Brano da leggere:
● ● ● ●

La ricezione dantesca nel magistero pontificio da Leone XIII a Francesco
di Luca Finatti
“Che se volesse qualcuno domandare, perché la Chiesa cattolica, per volere del suo visibile Capo, si prende a cuore di coltivare la memoria e di celebrare la gloria del Poeta fiorentino, facile è la nostra risposta: perché, per un diritto particolare, nostro è Dante! Nostro, vogliamo dire della fede cattolica, perché tutto spirante amore a Cristo; nostro perché molto amò la Chiesa, di cui cantò le glorie; e nostro perché riconobbe e venerò nel Pontefice romano il Vicario di Cristo”[1].
Può stupire una così appassionata rivendicazione di appartenenza da parte di Papa san Paolo VI (1963-1978), in occasione del settimo centenario della nascita di Dante Alighieri (1265-1321), ma sfogliando il saggio della filologa Valentina Merla, Papi che leggono Dante. La ricezione dantesca nel magistero pontificio da Leone XIII a Benedetto XVI[2], si comprende meglio come tale enfasi s’inserisca in una tradizione secolare di riscoperta della poesia dantesca da parte del magistero, resa necessaria anche per il clima politico-culturale del Romanticismo italiano in cui Dante divenne oggetto di un culto ambiguo verso la sua opera e la sua persona.
Esaltato come poeta nazionale, fu arruolato alla causa risorgimentale come il primo degli anticlericali, colui che avrebbe teorizzato la netta separazione tra potere temporale e potere spirituale, condannando all’Inferno papi e chierici corrotti.
Questa lettura ideologica e riduttiva dell’opera dantesca fu contestata da Papa Leone XIII (1878-1903) con alcune decisioni importanti, ancor più che con parole.
Fu lui infatti a decidere di eliminare dall’Indice dei Libri Proibiti la Monarchia di Dante, considerata dal Concilio di Trento (1545-1563) non in linea con l’ortodossia: un gesto importante verso quel mondo cattolico che ancora guardava con troppa diffidenza alle idee politiche di Dante e soprattutto non lo studiava con la necessaria intelligenza critica.
Papa Leone XIII fu invece un’“anima dantesca”[3], conosceva a memoria molti passi della Divina Commedia e li citava in incontri informali.
Inoltre nel 1887 istituì una cattedra di studi sulla teologia nell’opera di Dante, facendo seguito a quanto aveva scritto nella lettera enciclica Aeterni patris (1879) sulla necessità di rinnovare e approfondire lo studio dell’opera di san Tommaso D’Aquino (1225-1274), il grande filosofo e teologo le cui idee sono alla base della formazione del poeta.

● ● ● ●

Righe:
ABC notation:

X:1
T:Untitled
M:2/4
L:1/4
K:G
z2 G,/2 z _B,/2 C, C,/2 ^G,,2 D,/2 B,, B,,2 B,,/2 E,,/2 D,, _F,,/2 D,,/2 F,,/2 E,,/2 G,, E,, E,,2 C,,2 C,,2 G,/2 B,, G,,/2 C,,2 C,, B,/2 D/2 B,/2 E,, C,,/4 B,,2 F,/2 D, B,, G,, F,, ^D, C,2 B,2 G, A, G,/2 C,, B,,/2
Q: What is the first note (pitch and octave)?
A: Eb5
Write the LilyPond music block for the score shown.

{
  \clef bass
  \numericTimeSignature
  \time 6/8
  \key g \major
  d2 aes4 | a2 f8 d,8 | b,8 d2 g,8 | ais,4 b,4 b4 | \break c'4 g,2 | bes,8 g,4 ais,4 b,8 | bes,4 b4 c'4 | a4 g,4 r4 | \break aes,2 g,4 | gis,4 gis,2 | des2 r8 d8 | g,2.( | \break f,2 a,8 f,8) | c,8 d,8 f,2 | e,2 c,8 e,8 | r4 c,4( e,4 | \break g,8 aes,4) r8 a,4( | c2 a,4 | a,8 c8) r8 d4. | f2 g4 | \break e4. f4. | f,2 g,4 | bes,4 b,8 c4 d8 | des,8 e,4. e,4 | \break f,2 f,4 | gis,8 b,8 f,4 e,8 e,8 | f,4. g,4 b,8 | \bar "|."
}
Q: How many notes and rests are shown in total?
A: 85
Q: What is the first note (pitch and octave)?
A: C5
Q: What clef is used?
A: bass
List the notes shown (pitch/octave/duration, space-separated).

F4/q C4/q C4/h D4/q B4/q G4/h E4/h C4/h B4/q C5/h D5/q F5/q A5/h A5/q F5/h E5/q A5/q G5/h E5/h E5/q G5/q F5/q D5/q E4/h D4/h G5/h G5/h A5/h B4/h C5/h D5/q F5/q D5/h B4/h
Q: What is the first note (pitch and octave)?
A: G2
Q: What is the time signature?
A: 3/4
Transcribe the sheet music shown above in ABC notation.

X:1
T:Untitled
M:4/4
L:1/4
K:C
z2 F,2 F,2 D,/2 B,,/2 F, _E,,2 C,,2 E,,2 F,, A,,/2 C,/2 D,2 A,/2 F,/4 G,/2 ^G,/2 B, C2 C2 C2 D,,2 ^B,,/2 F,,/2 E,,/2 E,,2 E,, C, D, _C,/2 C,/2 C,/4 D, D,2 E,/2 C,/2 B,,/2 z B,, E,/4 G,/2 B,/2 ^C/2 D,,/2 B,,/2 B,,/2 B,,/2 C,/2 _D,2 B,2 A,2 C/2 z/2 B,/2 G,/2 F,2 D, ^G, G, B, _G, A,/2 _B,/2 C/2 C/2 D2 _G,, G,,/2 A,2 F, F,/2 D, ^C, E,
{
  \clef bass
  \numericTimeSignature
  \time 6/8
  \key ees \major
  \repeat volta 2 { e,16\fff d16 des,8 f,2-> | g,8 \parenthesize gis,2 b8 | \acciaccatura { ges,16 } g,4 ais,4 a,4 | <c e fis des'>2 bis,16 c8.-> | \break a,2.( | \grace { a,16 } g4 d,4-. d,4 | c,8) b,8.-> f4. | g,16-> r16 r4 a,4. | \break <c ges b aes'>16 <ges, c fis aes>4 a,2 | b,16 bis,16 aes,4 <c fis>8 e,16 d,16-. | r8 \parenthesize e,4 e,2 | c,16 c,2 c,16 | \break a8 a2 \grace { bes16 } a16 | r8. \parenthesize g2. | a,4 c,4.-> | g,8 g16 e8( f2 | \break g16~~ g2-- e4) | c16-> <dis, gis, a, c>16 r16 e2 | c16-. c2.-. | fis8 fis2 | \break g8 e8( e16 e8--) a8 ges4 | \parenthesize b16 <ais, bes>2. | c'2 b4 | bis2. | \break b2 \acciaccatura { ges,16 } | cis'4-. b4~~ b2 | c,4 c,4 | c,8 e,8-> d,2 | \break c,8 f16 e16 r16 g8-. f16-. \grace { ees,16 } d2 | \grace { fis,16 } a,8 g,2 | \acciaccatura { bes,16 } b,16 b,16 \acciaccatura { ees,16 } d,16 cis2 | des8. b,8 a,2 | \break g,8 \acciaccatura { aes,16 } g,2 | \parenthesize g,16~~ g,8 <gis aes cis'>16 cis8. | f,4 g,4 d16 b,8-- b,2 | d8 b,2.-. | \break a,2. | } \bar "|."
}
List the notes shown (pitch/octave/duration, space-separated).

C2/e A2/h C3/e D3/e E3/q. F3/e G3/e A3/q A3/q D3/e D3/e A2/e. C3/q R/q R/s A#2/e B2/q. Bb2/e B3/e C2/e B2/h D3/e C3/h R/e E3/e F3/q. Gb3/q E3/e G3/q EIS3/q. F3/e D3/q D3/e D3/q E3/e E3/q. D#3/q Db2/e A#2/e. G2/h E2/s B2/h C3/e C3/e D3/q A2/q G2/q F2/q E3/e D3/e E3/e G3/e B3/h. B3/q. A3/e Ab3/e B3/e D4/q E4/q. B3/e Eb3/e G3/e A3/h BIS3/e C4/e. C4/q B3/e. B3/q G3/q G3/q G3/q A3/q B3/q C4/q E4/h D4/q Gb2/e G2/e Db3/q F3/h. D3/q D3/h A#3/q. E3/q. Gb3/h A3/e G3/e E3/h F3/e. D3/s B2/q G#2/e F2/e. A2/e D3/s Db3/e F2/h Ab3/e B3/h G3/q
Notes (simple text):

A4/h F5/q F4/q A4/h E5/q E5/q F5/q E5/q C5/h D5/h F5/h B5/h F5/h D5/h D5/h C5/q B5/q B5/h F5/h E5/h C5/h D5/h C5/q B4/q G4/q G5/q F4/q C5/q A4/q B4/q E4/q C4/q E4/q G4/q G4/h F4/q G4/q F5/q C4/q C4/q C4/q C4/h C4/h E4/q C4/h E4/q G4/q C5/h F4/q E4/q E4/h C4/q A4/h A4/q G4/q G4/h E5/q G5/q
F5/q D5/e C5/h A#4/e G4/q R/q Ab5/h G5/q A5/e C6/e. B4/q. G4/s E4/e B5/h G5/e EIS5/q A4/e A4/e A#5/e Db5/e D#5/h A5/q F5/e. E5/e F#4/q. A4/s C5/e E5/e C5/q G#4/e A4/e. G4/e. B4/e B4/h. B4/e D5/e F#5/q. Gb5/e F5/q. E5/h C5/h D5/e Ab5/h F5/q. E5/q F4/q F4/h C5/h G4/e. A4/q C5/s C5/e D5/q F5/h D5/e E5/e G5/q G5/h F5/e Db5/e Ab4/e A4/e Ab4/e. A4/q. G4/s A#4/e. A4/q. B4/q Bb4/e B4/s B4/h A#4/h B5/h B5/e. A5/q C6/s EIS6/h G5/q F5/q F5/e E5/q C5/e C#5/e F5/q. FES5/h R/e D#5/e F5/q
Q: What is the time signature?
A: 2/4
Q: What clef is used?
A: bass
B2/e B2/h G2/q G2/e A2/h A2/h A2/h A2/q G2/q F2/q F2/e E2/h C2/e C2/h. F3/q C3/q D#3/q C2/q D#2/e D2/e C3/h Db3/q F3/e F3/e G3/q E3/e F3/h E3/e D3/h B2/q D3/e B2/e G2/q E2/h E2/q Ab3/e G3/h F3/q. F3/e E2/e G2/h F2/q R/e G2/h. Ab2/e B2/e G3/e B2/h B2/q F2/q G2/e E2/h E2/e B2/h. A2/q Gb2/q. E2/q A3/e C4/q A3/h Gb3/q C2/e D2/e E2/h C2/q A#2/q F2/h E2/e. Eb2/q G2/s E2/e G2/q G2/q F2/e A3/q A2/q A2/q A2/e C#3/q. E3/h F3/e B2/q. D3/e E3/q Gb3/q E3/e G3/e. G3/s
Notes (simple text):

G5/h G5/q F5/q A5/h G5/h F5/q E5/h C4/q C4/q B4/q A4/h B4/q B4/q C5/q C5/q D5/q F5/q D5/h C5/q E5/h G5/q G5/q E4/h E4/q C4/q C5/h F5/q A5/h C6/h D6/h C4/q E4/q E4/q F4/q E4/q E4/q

● ● ● ●

Esercizi:
(1) Rispondi alle seguenti domande basandoti sul brano sulla ricezione dantesca:
(a) Chi è l'autrice del saggio Papi che leggono Dante?
(b) Quale opera di Dante fu tolta dall'Indice dei Libri Proibiti per decisione di Leone XIII?
(c) In che anno Leone XIII istituì una cattedra di studi sulla teologia nell'opera di Dante?
(2) Stabilisci se ciascuna affermazione concorda con il brano sulla ricezione dantesca. Giustifica ogni risposta citando le parole del brano.
(a) Paolo VI rivendicò Dante in occasione del settimo centenario della nascita del poeta.
(b) Leone XIII contestò la lettura ideologica dell'opera dantesca soprattutto con le parole.
(c) Leone XIII citava passi della Divina Commedia solo in documenti ufficiali.
(3) Prosegui il brano sulla ricezione dantesca a partire dall'ultima frase riportata.

Soluzioni:
(1)
(a) La filologa Valentina Merla.
(b) La Monarchia.
(c) Nel 1887.

(2)
(a) Sì: "in occasione del settimo centenario della nascita di Dante Alighieri (1265-1321)".
(b) No: "con alcune decisioni importanti, ancor più che con parole".
(c) No: "li citava in incontri informali".

(3)
Dopo Leone XIII, nessun Papa ha mancato finora di fare qualche riferimento all’opera di Dante. Si è dunque sedimentato un ricco magistero che può essere schematizzato in questo modo, in base alla tipologia degli interventi:
1) immagini, concetti e insegnamenti attinti in gran parte dalla Divina Commedia, anche senza citazioni dirette;
2) una Lettera enciclica e due Lettere apostoliche interamente dedicate all’opera del poeta;
3) citazioni riguardanti la dottrina cristiana oppure la vita dei santi presenti nella Divina Commedia, anzitutto la preghiera di san Bernardo di Chiaravalle (1090-1153) a Maria del canto XXXIII del Paradiso;
4) riflessioni sulla bellezza del poema, modello di autentica opera d’arte in cui la fede nutre l’intelligenza e la guida alla ricerca della verità per mezzo dell’immaginazione.
1) Dante difende l’ortodossia
“Avete il novo e ‘vecchio Testamento,
e ‘l pastor de la Chiesa che vi guida:
questo vi basti a vostro salvamento”
(Paradiso V, 76-78)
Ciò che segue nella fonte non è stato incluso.